A proposta de Lei de Bases da Saúde já deu entrada na Assembleia da República. Nas palavras da ministra marta Temido, trata-se de uma lei que vem centrar a política de saúde nas pessoas, com atualização de direitos, como as diretivas antecipadas de vontade, e deveres, como a autorresponsabilização. A proteção das pessoas face aos riscos financeiros da doença é um dos objetivos explícitos do sistema de saúde.

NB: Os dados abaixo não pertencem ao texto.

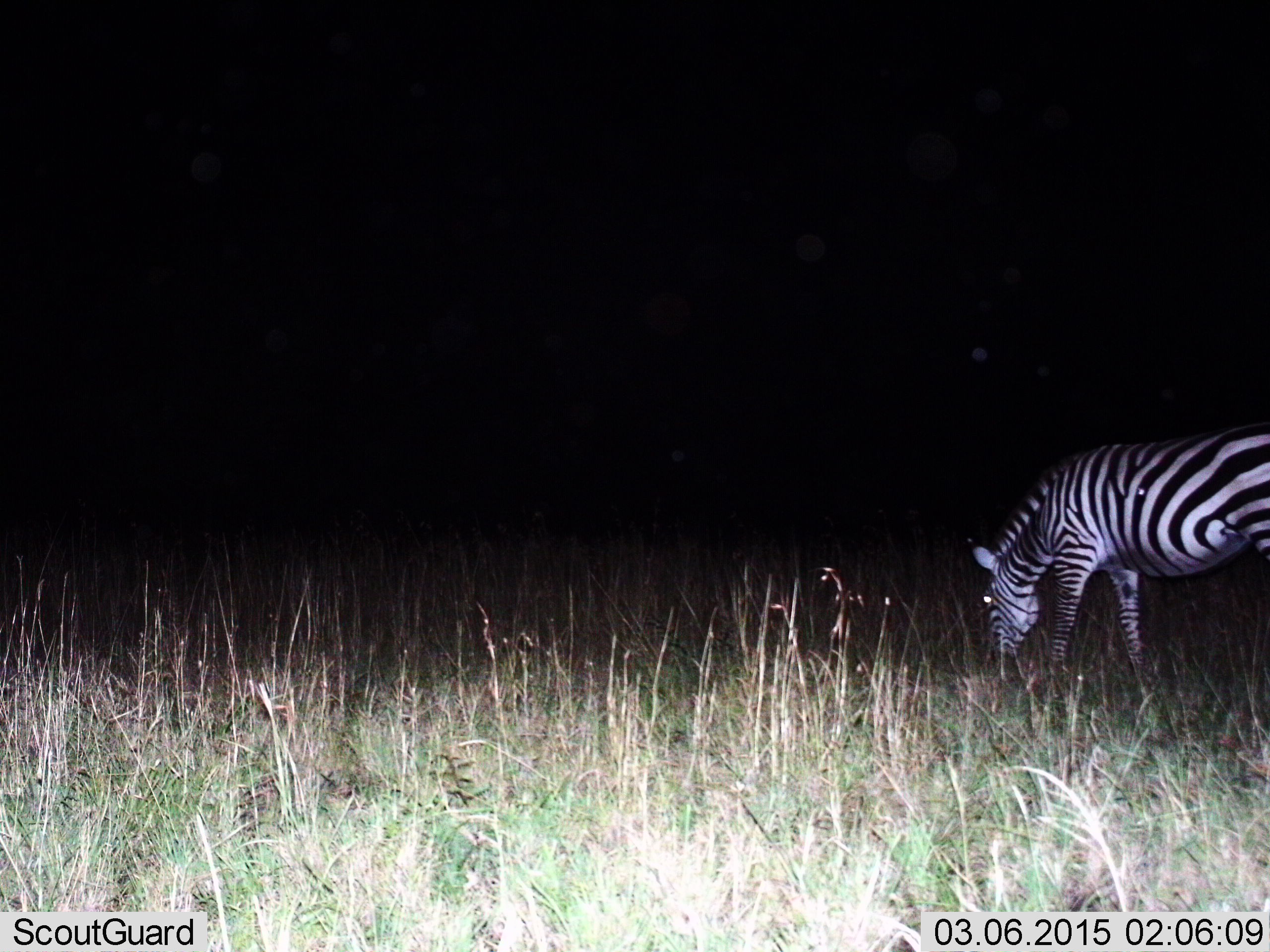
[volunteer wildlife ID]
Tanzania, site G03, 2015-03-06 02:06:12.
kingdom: Animalia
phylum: Chordata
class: Mammalia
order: Perissodactyla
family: Equidae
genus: Equus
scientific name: Equus quagga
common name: plains zebra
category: zebra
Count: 1.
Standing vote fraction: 30%.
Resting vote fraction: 0%.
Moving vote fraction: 0%.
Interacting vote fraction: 0%.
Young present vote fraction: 0%.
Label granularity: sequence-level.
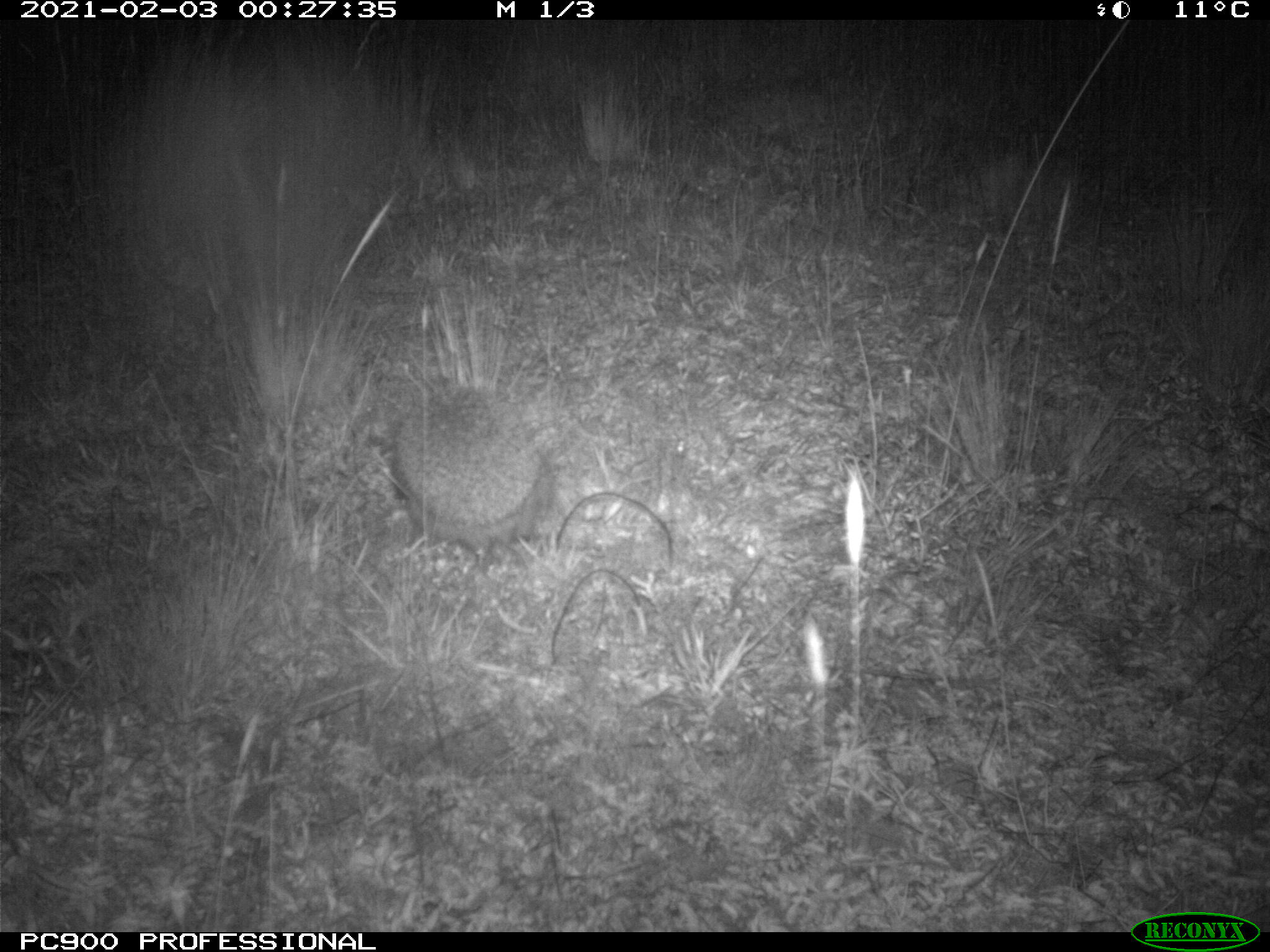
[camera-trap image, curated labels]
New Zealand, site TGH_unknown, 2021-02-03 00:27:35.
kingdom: Animalia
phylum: Chordata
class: Mammalia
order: Eulipotyphla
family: Erinaceidae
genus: Erinaceus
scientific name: Erinaceus europaeus europaeus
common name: european hedgehog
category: hedgehog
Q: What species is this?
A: Hedgehog (european hedgehog) (Erinaceus europaeus europaeus).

O documento elenca os fundamentos da política de saúde, como por exemplo a melhoria do estado de saúde da população, através de uma abordagem de saúde pública, da monitorização e vigilância epidemiológica e da implementação de planos de saúde nacionais, regionais e locais. A promoção para a educação e literacia na saúde é outro objetivo, de modo a permitir escolhas livres e esclarecidas que levem à adoção de estilos de vida saudáveis. A literacia que o Estado pretende promover pode ocorrer a título individual ou através de entidades constituídas para esse fim.

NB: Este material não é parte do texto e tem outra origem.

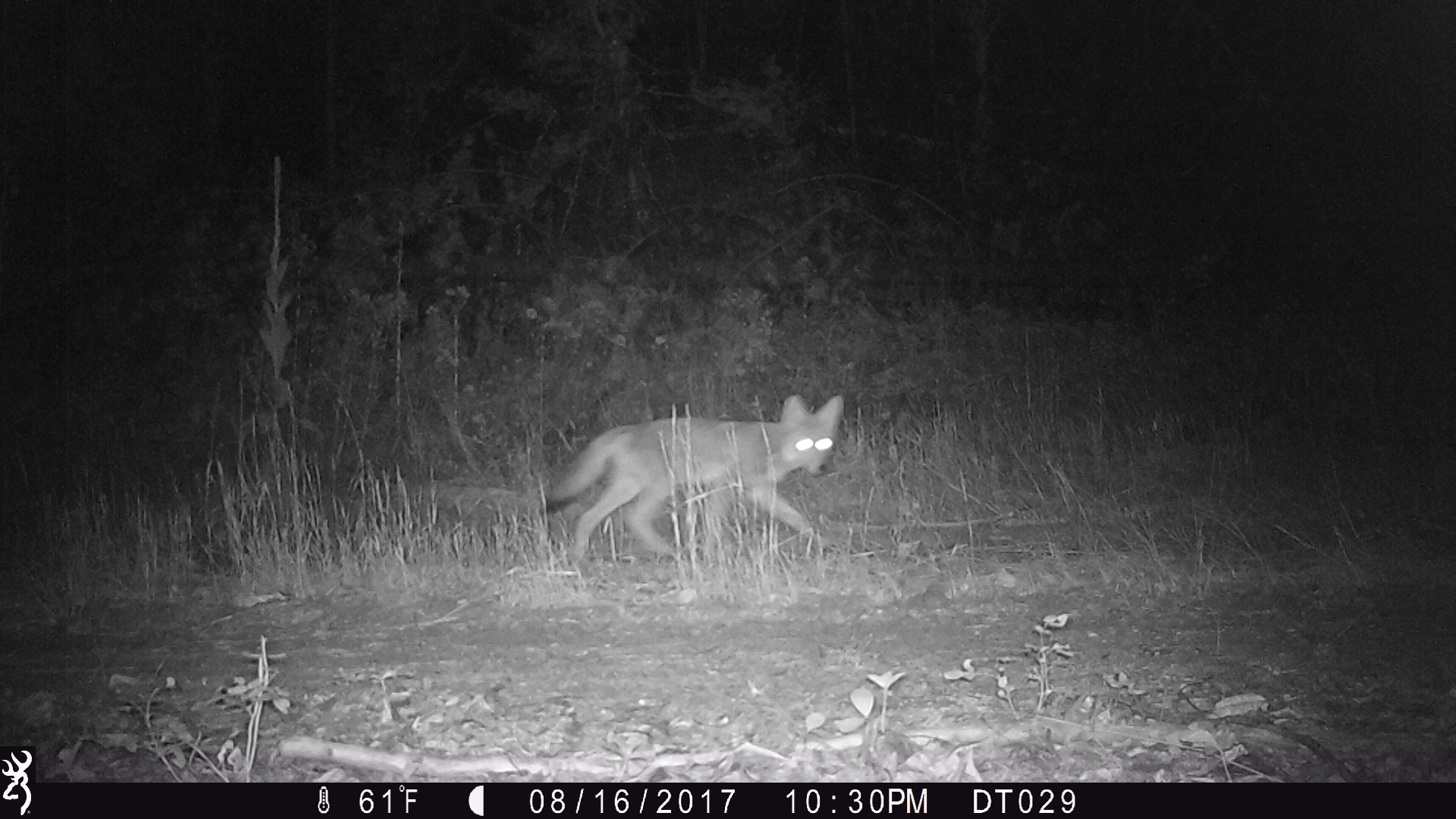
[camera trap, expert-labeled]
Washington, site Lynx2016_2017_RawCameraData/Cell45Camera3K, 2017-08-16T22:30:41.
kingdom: Animalia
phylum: Chordata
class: Mammalia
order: Carnivora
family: Canidae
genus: Canis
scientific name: Canis latrans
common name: coyote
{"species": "Canis latrans (coyote)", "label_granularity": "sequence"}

A relação entre o público e o privado

A lei define o sistema de saúde como integrando o Serviço Nacional e o Serviço Regional de Saúde, além de outras instituições públicas e entidades do setor privado e social. A articulação entre público, privado e social deve fazer-se de acordo com o princípio da cooperação, pautando-se por regras de transparência, prevenindo a indução artificial da procura, a seleção adversa de casuística e os conflitos de interesse nos profissionais.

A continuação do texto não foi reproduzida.